The United States certainly can do more but at least we’re going electric cars and adding wind and solar. India and China need to do much more for this to work world wide.

NNadir

(33,526 posts)
3. The United States has the highest per capita carbon intensity in the world.
Thu Jul 7, 2022, 07:38 AM
Jul 2022

The problem with the US is that too many people think wind, solar and electric cars are meaningful tools to fight climate change.

They aren't.

jimfields33

(15,825 posts)
4. They have to be. Getting rid of gas will lower our percentage down to
Thu Jul 7, 2022, 07:57 AM
Jul 2022

what places in Africa use.

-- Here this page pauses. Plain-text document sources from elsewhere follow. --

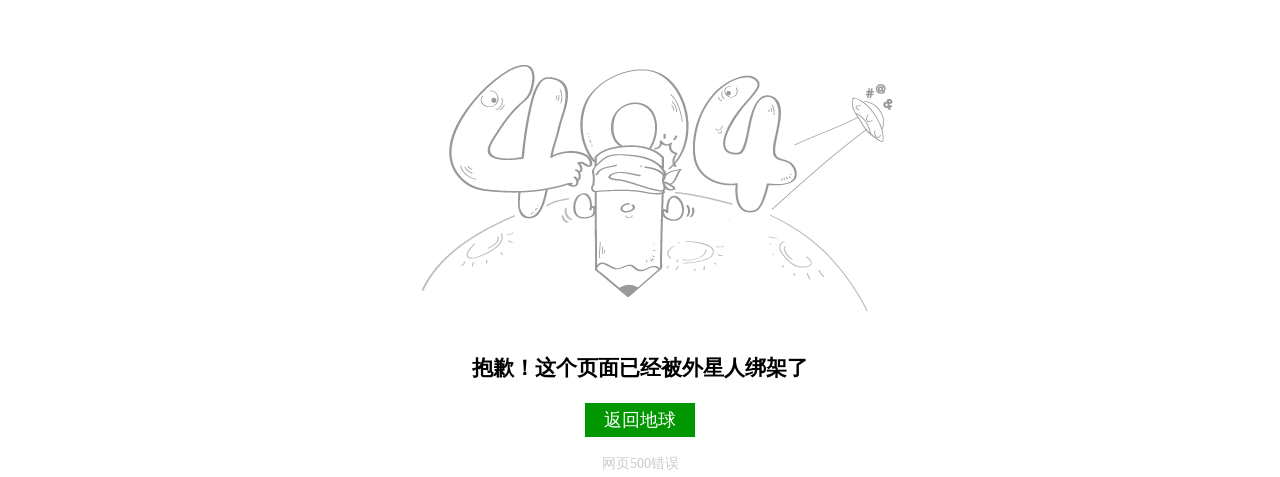

--- FILE ---
content_type: text/html
request_url: http://mlb366.com/cookieclear.asp
body_size: 786
content:

<!DOCTYPE html PUBLIC "-//WAPFORUM//DTD XHTML Mobile 1.0//EN" "http://www.wapforum.org/DTD/xhtml-mobile10.dtd">
<html xmlns="http://www.w3.org/1999/xhtml">
<head>
<meta http-equiv="Content-Type" content="text/html; charset=gb2312" />
<title>500错误页面</title>
<style type="text/css">
body{
	text-align: center;
	font-size: 18px;
}
a{
	text-decoration: none;
	color: #0033FF;
}
a:hover{
	color: #999999;
}
img{
	max-width: 100%;
}
.divstyle{
	width: 100px;
	color: #FFFFFF;
	background-color: #009700;
	padding: 5px;
	font-size: 18px;
	border: 0px none #CCCCCC;
}
h3{font-family:"微软雅黑"}
</style>
</head>

<body>
<img src="http://mlb366.com/images/404.gif"/>
<h3>抱歉！这个页面已经被外星人绑架了</h3>
<div align="center"><p class="divstyle"><a href="http://mlb366.com/" style="color:#FFFFFF">返回地球</a></p></div>

<p style="color:#CCCCCC;font-size:14px;">网页500错误</p>
</body>
</html>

We’ll be lower then Asian countries and definitely European countries.

NNadir

(33,526 posts)
5. The laws of physics are not subject to wishful thinking.
Thu Jul 7, 2022, 08:05 AM
Jul 2022

Mass intensive, land intensive, intermittent energy is not clean, nor is it even remotely sustainable..

If we are serious about climate change, and there is some rising but still small hope that the world is waking up to this fact, we need to go nuclear against climate change.

Wind and solar were never about replacing fossil fuels. On the contrary, they entrench them. The specious reactionary argument for spending trillions of dollars on them for no result, was to do away with nuclear energy, ironically the last best hope of Earth. That didn't work either.